Data items:
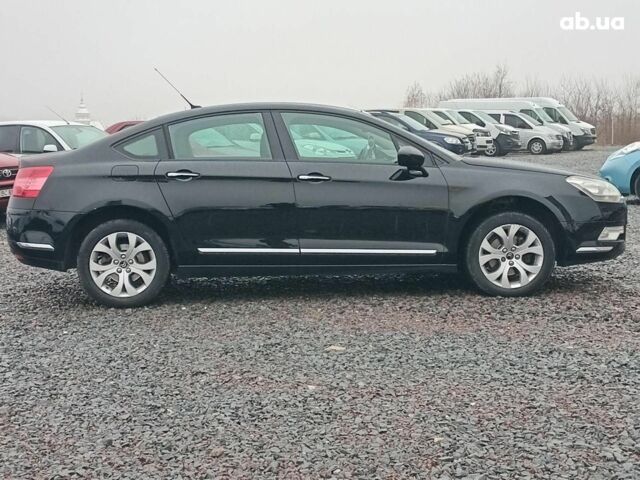 Черный Ситроен С5, объемом двигателя 2 л и пробегом 286 тыс. км за 7440 $, фото 7 на Automoto.ua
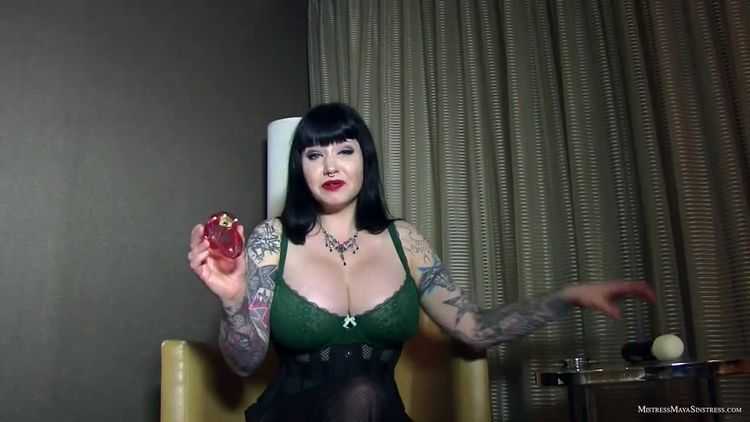 Maya Sinstress – Dom con Chastity – Locked Dick, JOI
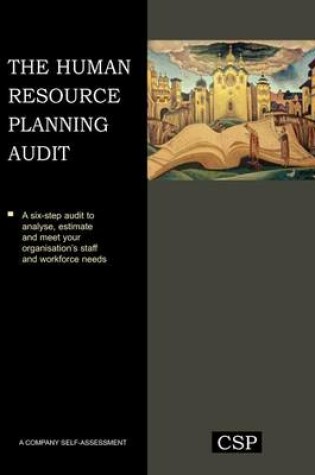 Cover of The Human Resource Planning Audit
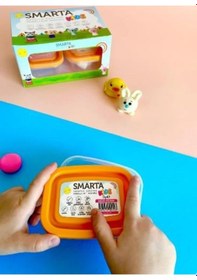 Resim Smarta Kıds Havayla Kuruyan Modelleme Hamuru Ten 70gr 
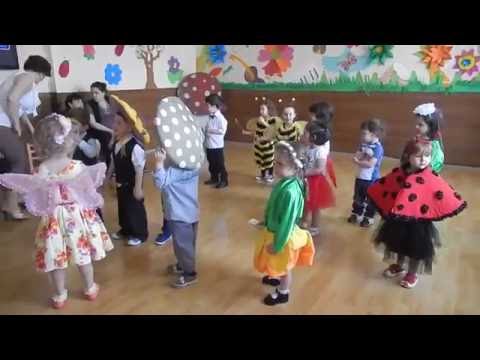 211 საბავშვო ბაღის 2-3 წლიანთა ღონისძიება .მანანა  გურგენიძე, მაია  სლაგაძე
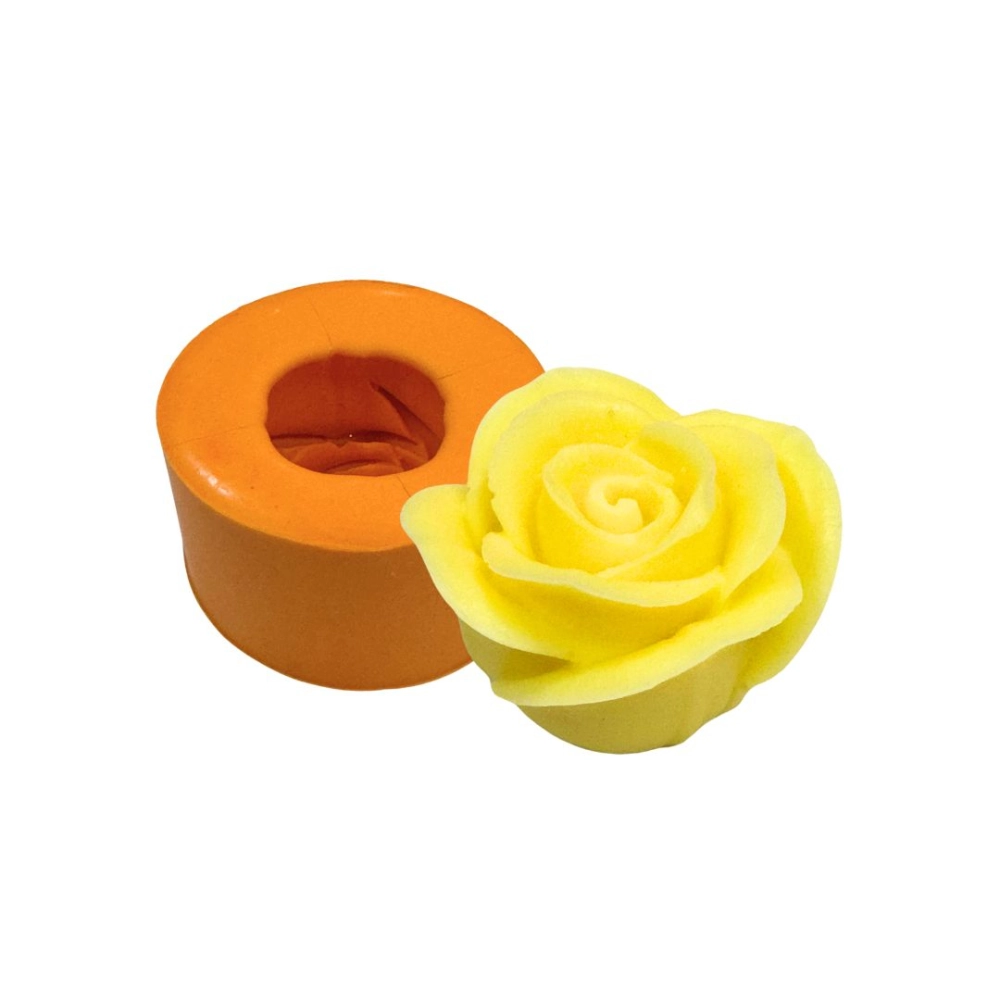 Molde de silicone Rosa Delicada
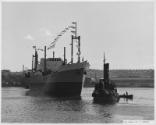 The cargo vessel Abel Tasman Built by Hall Russell in 1957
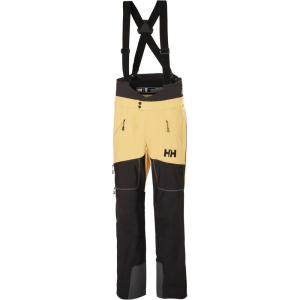 Helly-Hansen ODIN BC SOFTSHELL BIB PANT for Men – Waterproof, Breathable, and Durable Outdoor Performance Bib Pant(389 Sand)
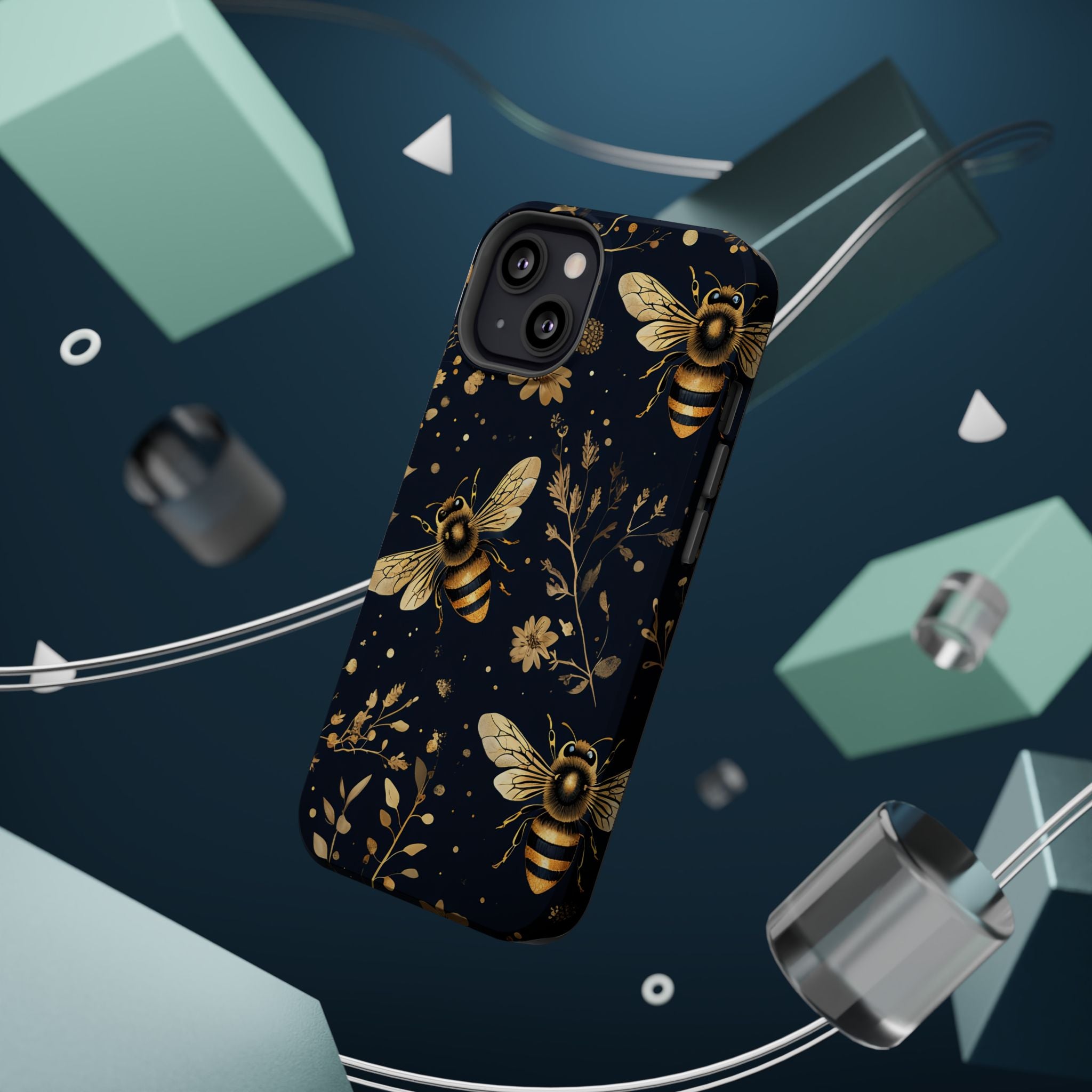 Magnetic Impact-Resistant Cases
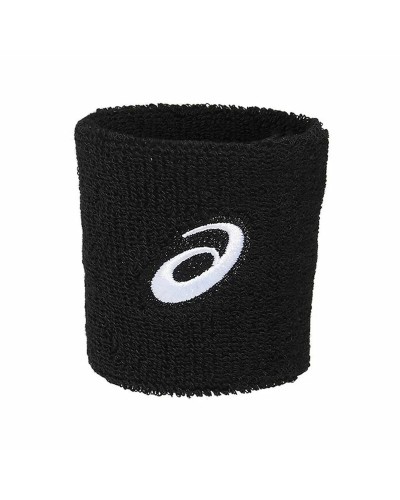 Asics Bandeau de Sport Noir - Anti-transpiration, Taille Unique
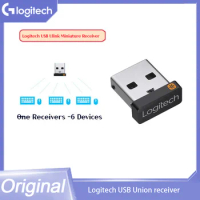 Logitech Wireless Union Receiver Keyboard Mouse Set USB Receiver Suitable For Six Channels M546 K780 M705 M570 K375s K400 Mx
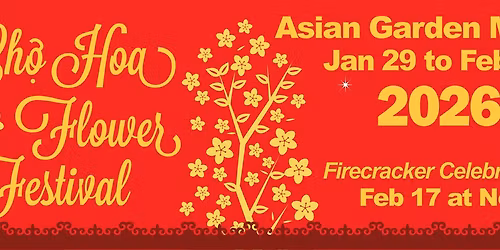 Asian Garden Flower Festival 2026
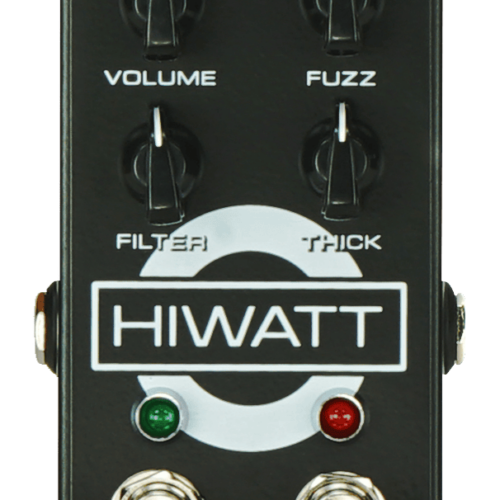 Hiwatt Filter Fuzz MKII Black Pedal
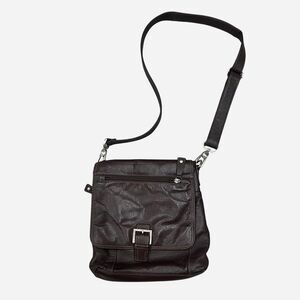 Audrey-brooke Women's Brown and Gold Bag
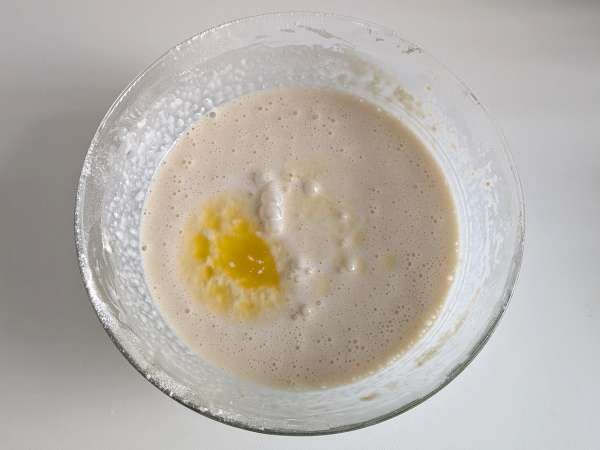 Crespelle ricotta og svampe: den perfekte cremede vegetariske opskrift til enhver lejlighed - Forberedelse trin 2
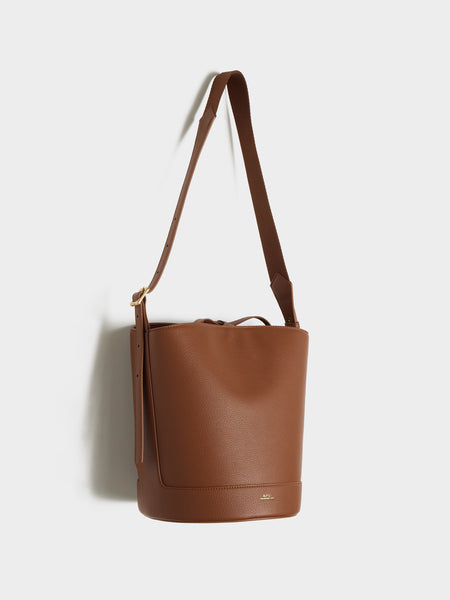 SAC Ana Smooth Leather, Hazelnut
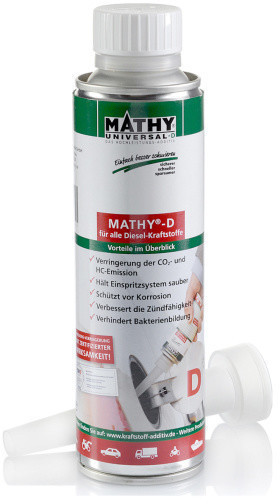 MATHY Diesel Komplett Kur / 12913 / Additiv / Dieselreiniger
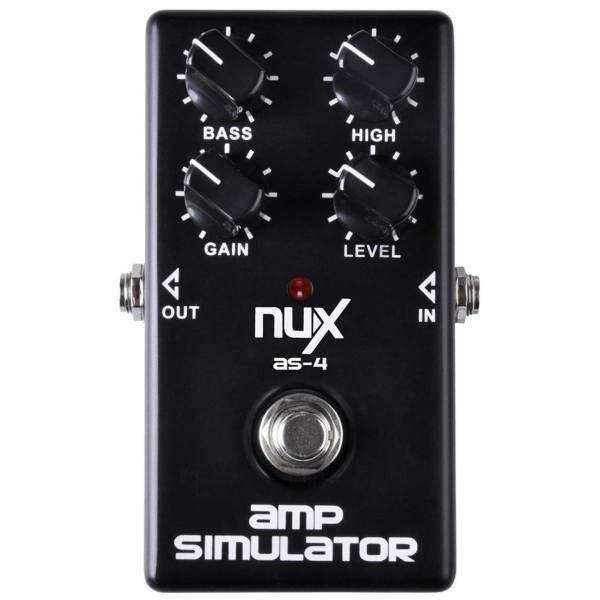 پدال افکت گیتار ان یو ایکس مدل AS-4، NUX AS-4 Pedal For Guitar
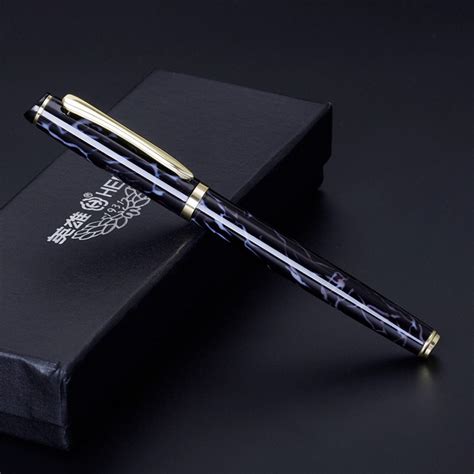 High Quality Brand Metal Roller Pen Luxury Ballpoint Pens 05 Blue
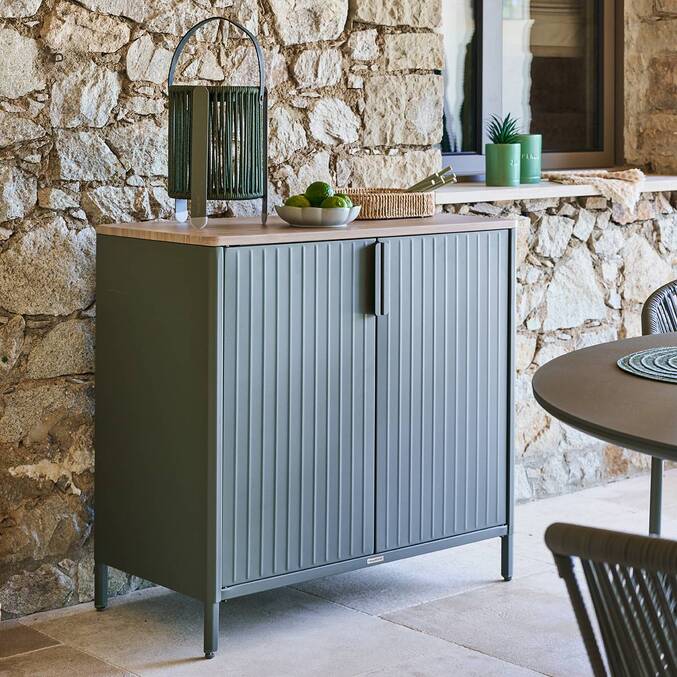 Buffet de jardin IRONIA Vert Laurier
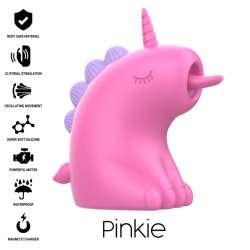 INTENSE PINKIE ESTIMULADOR UNICORNIO FUCSIA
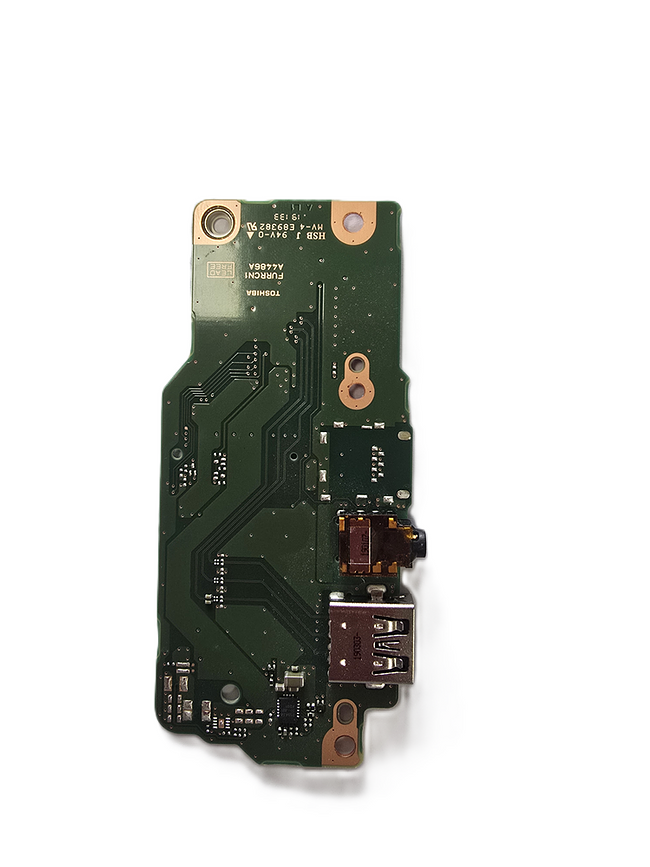 USB audio jack board for Toshiba Tecra X40-E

Task item>
Would you copy every entry exactly as it stands, leaving out the pictures?

Result of this exercise>
 Черный Ситроен С5, объемом двигателя 2 л и пробегом 286 тыс. км за 7440 $, фото 7 на Automoto.ua
 Maya Sinstress – Dom con Chastity – Locked Dick, JOI
 Cover of The Human Resource Planning Audit
 Resim Smarta Kıds Havayla Kuruyan Modelleme Hamuru Ten 70gr 
 211 საბავშვო ბაღის 2-3 წლიანთა ღონისძიება .მანანა  გურგენიძე, მაია  სლაგაძე
 Molde de silicone Rosa Delicada
 The cargo vessel Abel Tasman Built by Hall Russell in 1957
 Helly-Hansen ODIN BC SOFTSHELL BIB PANT for Men – Waterproof, Breathable, and Durable Outdoor Performance Bib Pant(389 Sand)
 Magnetic Impact-Resistant Cases
 Asics Bandeau de Sport Noir - Anti-transpiration, Taille Unique
 Logitech Wireless Union Receiver Keyboard Mouse Set USB Receiver Suitable For Six Channels M546 K780 M705 M570 K375s K400 Mx
 Asian Garden Flower Festival 2026
 Hiwatt Filter Fuzz MKII Black Pedal
 Audrey-brooke Women's Brown and Gold Bag
 Crespelle ricotta og svampe: den perfekte cremede vegetariske opskrift til enhver lejlighed - Forberedelse trin 2
 SAC Ana Smooth Leather, Hazelnut
 MATHY Diesel Komplett Kur / 12913 / Additiv / Dieselreiniger
 پدال افکت گیتار ان یو ایکس مدل AS-4، NUX AS-4 Pedal For Guitar
 High Quality Brand Metal Roller Pen Luxury Ballpoint Pens 05 Blue
 Buffet de jardin IRONIA Vert Laurier
 INTENSE PINKIE ESTIMULADOR UNICORNIO FUCSIA
 USB audio jack board for Toshiba Tecra X40-E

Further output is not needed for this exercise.